§ **Extract provided**
McCarthy's 1959 LISP

In early 1959, John McCarthy wrote a groundbreaking paper defining just nine primitive functions that when put together still form the basis for all LISP-like languages today. The paper is available digitized here:

http://www-formal.stanford.edu/jmc/recursive.pdf

Your job is to fully implement a parser and interpreter for McCarthy's LISP exactly as described in the 1960 paper: That is, the functions QUOTE, ATOM, EQ, CAR, CDR, CONS, COND, LAMBDA, and LABEL should all be functional. The paper will take precedence over this challenge text when considering the correctness of answers, but I've tried to summarize the nine functions below. Note that the language will be in ALL CAPS and no error checking is necessary, all input should be presumed to be valid.

Types

  • There are only two types in McCarthy's LISP: An atom, and a linked list, which is recursively defined as a head, which may be a list or an atom, and a list that the head is attached to (tail). NIL has the special property of being both an atom and a list.

§ **Requirement 1**
From the LISP challenge text, list every function name that begins with the letter C.
§ **Requirement 2**
Pick up the LISP challenge text after its last sentence and continue it.

§ **Stored records**
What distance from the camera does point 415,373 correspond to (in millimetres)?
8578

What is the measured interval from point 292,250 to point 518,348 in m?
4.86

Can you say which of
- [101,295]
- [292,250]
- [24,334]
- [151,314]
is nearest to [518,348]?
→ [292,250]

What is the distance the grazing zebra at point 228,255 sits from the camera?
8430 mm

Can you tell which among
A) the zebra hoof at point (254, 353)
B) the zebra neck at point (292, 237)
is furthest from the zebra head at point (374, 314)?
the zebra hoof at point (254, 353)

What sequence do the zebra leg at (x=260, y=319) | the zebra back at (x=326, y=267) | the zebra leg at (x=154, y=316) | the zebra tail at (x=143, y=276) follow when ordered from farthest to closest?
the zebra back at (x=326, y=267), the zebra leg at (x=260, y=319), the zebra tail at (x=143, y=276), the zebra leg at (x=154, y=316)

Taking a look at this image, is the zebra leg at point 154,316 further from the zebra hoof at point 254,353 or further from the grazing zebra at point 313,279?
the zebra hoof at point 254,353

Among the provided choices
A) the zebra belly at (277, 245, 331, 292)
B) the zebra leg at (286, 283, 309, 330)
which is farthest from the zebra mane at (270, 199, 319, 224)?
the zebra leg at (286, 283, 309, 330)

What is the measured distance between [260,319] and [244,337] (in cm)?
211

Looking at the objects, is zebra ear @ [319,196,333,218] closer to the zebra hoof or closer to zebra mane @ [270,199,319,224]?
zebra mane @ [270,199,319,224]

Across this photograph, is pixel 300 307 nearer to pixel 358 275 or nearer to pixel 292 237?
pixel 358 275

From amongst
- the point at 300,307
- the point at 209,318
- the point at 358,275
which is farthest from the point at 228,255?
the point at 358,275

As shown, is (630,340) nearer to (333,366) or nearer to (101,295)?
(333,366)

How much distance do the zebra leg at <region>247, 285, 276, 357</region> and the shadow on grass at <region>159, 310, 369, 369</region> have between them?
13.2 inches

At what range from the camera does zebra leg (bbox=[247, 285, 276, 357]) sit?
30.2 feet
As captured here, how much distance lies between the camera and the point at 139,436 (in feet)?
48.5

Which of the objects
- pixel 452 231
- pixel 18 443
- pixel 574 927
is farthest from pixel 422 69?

§ **Written response 1**
CAR, CDR, CONS, COND

§ **Written response 2**
  • As per the paper, atom names will only consist of capital letters, numbers, and the space character, though strings of consecutive spaces should be considered as just one space and all leading and trailing space characters should be removed. Example equivalent atom names (replace underscore with space character): ___ATOM__1__ = ATOM_1. Example not equivalent atom names: A_TOM_1 != ATOM_1
  • Lists are denoted by parentheses, and an implied NIL is at the end of every list. Elements in a list are separated by commas and not whitespace like in most modern Lisps. So the list (ATOM 1, (ATOM 2)) would be {[ATOM 1] -> {[ATOM 2] -> NIL} -> NIL}.

QUOTE:

  • Takes one argument which may be either an atom (single element) or a linked list. Returns the argument exactly.
  • Test cases:
  • (QUOTE, ATOM 1) -> ATOM 1
  • (QUOTE, (ATOM 1, ATOM 2)) -> (ATOM 1, ATOM 2)

ATOM:

  • Takes one argument which may be either an atom (single element) or a linked list. Returns T (true) if the argument is an atom, or NIL (false) if the argument is not an atom.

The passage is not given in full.